#### TASKS AND EXERCISES:
A - Using the kiln temperature text, decide whether each statement agrees with it: (i) over-burned lime forms nodules with hard shells; (ii) infrared pyrometers suit the kiln environment well; (iii) under-burning can cause severe dusting in the kiln. For each, give yes or no and quote the deciding words.
B - Proceed with the kiln temperature text, picking up right after its last sentence.

#### TEXT EXTRACT:
The present invention is a method for obtaining an accurate temperature measurement of a hot mineral material. The method is particularly useful for measuring the temperature of products such as lime or cement clinker within or as they are discharged from a rotary kiln.
One key piece of information necessary for the efficient operation of a rotary kiln is the temperature of the product as it exits the kiln. A lime kiln may be considered as exemplary. If the product exit temperture is too high, then the lime is being over-burned. One characteristic of such a product is that it forms into nodules having hard shells. If used in a chemical process, this product will be less reactive than desired. A further, and perhaps even more undersirable problem with overburning is the unnecessarily excessive use of fuel. On the other hand, if the product temperature is too low, the calcium carbonate may not be fully converted to the oxide form. Once again this results in reduced reactivity and, in chemical processes such as kraft pulping liquor preparation, can result in increased deadload being carried around the cycle. A further problem with under-burning is poor nodulization of the lime. This can cause severe dusting conditions in the kiln with sizable fractions of the converted lime being entrained in the flue gases. Frequently this results in precipitator overload and significant loss of lime from the stack. This condition also wastes energy and kiln capacity since the material lost as dust has undergone the normal conversion process in the kiln. Similar problems occur during manufacture of the various types of Portland cement.
On first consideration, it would seem that accurate temperature measurement of the product within or being discharged from a kiln would be a very simple problem. Unfortunately, this is not the case. The two methods normally used; i.e., thermocouples and infrared pyrometers, are both inappropriate in this environment.
Thermocouples tend to have extremely short life spans because of the high temperature environment, high chemical reactivity and abrasive character of the product, and the extreme mechanical forces imposed by occasional very large nodules. In addition, unless the thermocouple is completely immersed in the product, substantial correction for radiative heat transfer is required. Unfortunately, the magnitude and even the sign of this correction cannot be readily or accurately determined.

#### INFORMATION SHOWN:
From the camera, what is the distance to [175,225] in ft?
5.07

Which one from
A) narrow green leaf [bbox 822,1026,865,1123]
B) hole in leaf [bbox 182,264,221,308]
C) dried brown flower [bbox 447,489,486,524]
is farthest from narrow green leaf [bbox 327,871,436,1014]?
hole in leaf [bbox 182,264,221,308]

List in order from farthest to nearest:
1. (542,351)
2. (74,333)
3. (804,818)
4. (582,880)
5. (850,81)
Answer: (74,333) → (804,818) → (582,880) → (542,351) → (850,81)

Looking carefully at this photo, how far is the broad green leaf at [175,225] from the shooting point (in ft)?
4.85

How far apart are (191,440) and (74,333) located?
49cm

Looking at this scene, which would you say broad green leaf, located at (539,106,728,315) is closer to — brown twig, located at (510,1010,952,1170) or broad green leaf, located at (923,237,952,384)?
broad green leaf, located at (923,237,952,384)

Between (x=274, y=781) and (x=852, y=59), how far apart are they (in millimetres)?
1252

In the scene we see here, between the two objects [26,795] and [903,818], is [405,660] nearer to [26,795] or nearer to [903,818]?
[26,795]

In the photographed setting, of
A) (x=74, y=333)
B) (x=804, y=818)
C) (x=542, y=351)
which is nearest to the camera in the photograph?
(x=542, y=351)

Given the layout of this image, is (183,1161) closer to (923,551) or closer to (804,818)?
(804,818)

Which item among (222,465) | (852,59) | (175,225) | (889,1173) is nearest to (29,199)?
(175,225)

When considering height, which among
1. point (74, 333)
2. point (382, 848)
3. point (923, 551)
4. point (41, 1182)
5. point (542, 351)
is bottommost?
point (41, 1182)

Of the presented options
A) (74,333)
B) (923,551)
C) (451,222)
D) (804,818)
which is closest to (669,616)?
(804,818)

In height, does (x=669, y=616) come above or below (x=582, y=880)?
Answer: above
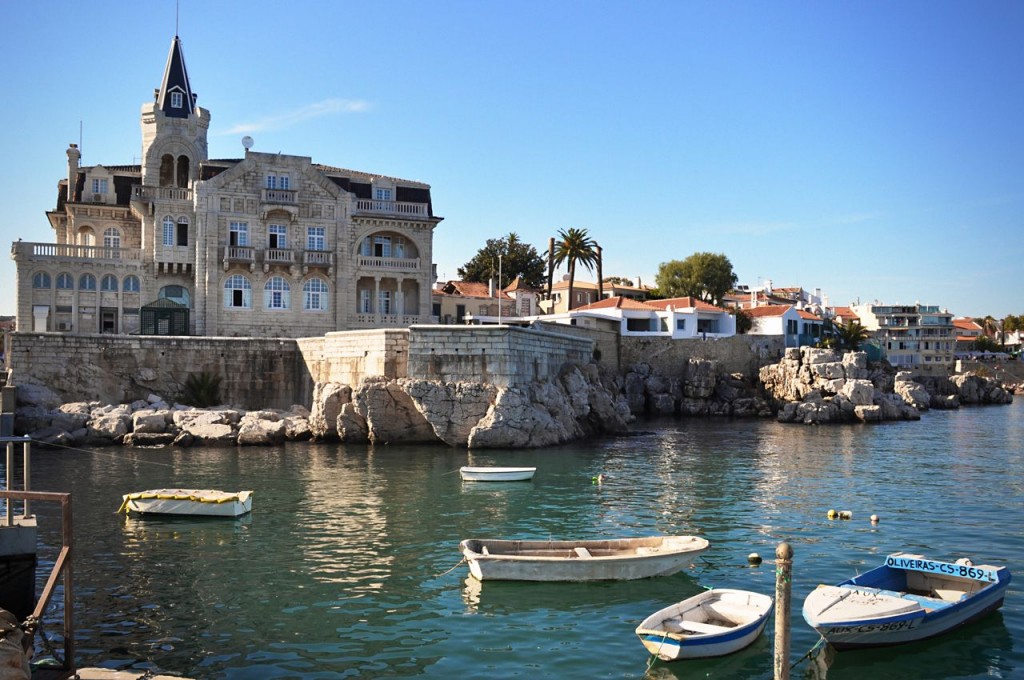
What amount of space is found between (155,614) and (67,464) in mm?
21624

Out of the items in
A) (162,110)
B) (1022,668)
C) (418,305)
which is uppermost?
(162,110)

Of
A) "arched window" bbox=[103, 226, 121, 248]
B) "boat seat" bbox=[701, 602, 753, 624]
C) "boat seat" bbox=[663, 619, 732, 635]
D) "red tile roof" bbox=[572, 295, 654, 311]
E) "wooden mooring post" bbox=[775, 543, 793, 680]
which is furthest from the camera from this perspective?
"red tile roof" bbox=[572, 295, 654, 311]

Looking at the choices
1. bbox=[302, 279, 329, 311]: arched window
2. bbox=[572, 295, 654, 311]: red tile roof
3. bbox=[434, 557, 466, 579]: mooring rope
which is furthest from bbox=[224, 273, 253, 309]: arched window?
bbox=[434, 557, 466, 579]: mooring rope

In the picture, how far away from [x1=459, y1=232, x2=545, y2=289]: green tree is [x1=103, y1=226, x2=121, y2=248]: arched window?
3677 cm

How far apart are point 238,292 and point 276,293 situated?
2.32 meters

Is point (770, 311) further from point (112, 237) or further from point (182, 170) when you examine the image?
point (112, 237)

#### RESPONSES FOR EACH TASK:
A -
(i) Yes: "it forms into nodules having hard shells."
(ii) No: "thermocouples and infrared pyrometers, are both inappropriate in this environment."
(iii) Yes: "This can cause severe dusting conditions in the kiln"

B -
Optical pyrometers are in some ways even more unsatisfactory. The optical properties of lime are such that it is highly transparent to radiation of all wavelengths from the mid-ultraviolet to the mid-infrared. Therefore, in the form that exists in a kiln, lime is a very good scatterer of radiation in the range from the near ultraviolet, through the visible, and well out into the infrared and does not exhibit any appreciable absorption. It follows from this that since the absorptivity is very low the emissivity is also very low. It is likely that the temperature indicated by a pyrometer viewing the lime surface will be heavily influenced by reflected radiation which originates at the kiln wall or in the flame. In the infrared, at wavelengths longer than 15 um where lime does show significant absorption, the absorption of radiation by water vapor and carbon dioxide will produce an additional substantial interference. Actual temperature measurements of the lime itself, when obtained by pyrometer, are likely to be substantially in error. This is especially unfortunate since the advantages of optical measurement are considerable. They can be nonintrusive, continuous, and can be made on-line without the need for physically sampling the material being measured.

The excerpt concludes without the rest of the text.